[Stored data entries]

########################################

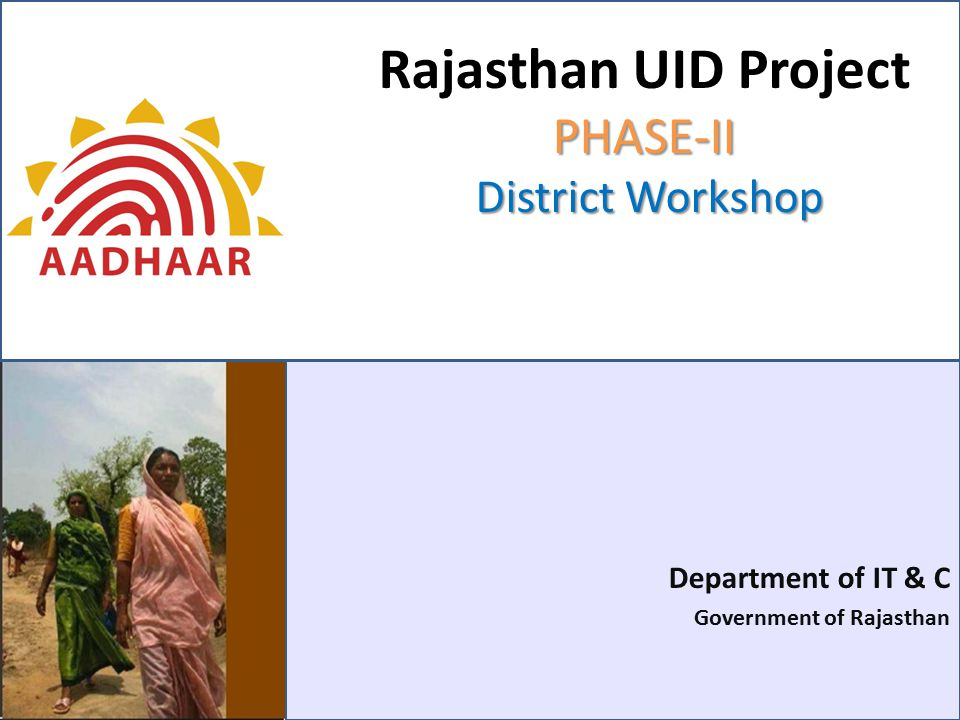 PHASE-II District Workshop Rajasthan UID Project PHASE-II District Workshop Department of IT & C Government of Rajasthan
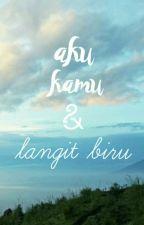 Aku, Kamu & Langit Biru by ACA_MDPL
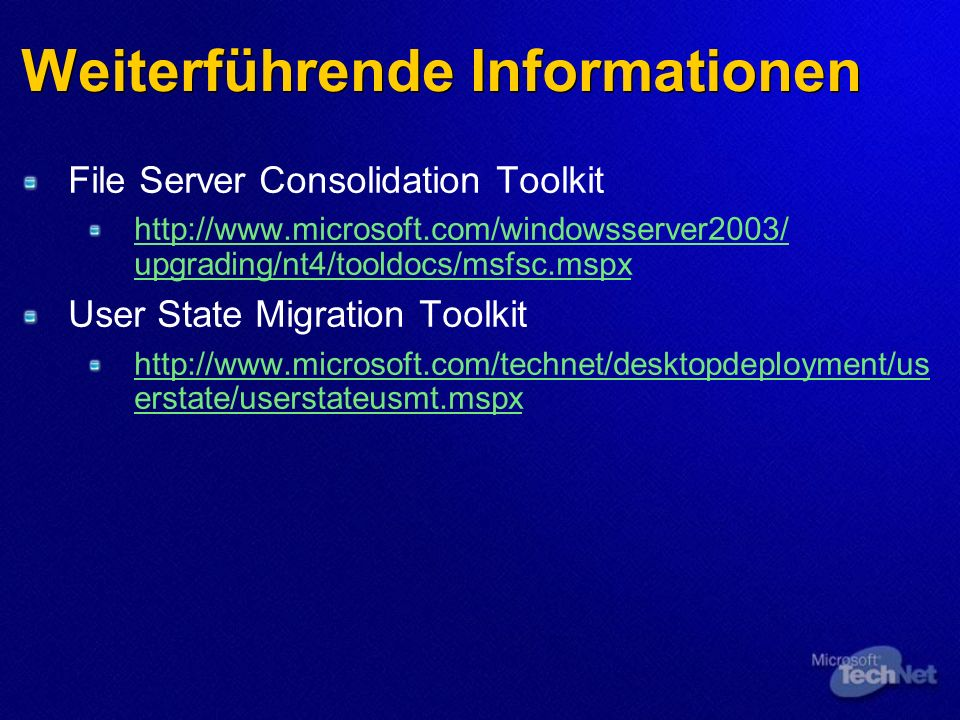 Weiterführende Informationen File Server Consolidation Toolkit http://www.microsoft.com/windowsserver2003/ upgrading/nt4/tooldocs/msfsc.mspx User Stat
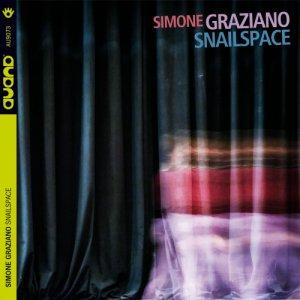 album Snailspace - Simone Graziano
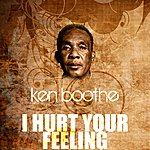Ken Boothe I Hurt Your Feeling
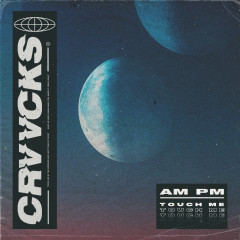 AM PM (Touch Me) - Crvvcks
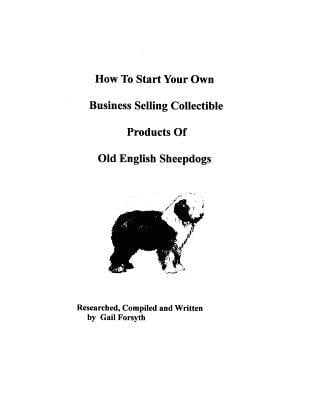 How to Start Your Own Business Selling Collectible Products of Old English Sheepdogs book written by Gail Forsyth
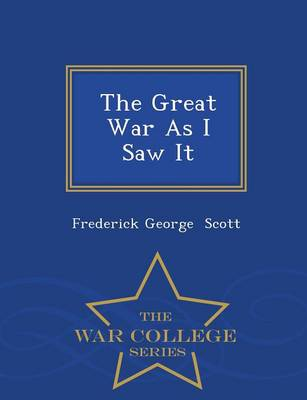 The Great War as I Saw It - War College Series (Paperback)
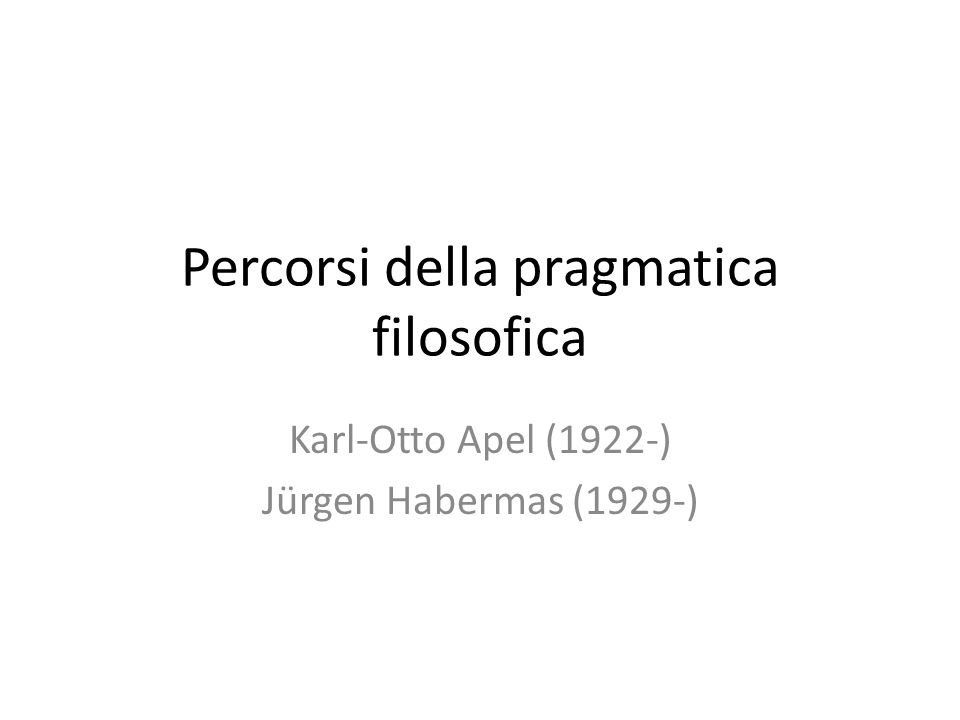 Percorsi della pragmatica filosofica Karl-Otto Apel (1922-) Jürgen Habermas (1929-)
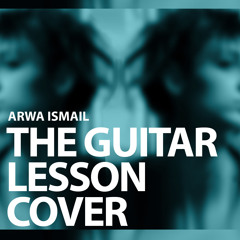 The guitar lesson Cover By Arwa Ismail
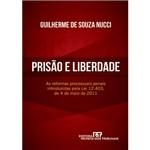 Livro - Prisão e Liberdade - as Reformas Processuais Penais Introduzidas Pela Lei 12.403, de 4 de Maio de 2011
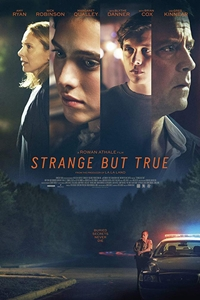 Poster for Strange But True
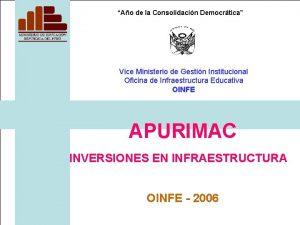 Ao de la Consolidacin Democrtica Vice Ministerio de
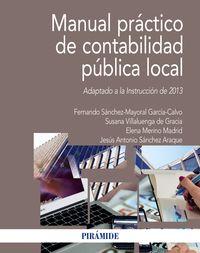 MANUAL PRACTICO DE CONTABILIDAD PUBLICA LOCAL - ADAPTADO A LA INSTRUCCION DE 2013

########################################

» Exercise:
Your answer should be the lines above from the one that contains "How to Start" through the last, set down exactly, with the pictures removed.

» Finished exercise:
 How to Start Your Own Business Selling Collectible Products of Old English Sheepdogs book written by Gail Forsyth
 The Great War as I Saw It - War College Series (Paperback)
 Percorsi della pragmatica filosofica Karl-Otto Apel (1922-) Jürgen Habermas (1929-)
 The guitar lesson Cover By Arwa Ismail
 Livro - Prisão e Liberdade - as Reformas Processuais Penais Introduzidas Pela Lei 12.403, de 4 de Maio de 2011
 Poster for Strange But True
 Ao de la Consolidacin Democrtica Vice Ministerio de
 MANUAL PRACTICO DE CONTABILIDAD PUBLICA LOCAL - ADAPTADO A LA INSTRUCCION DE 2013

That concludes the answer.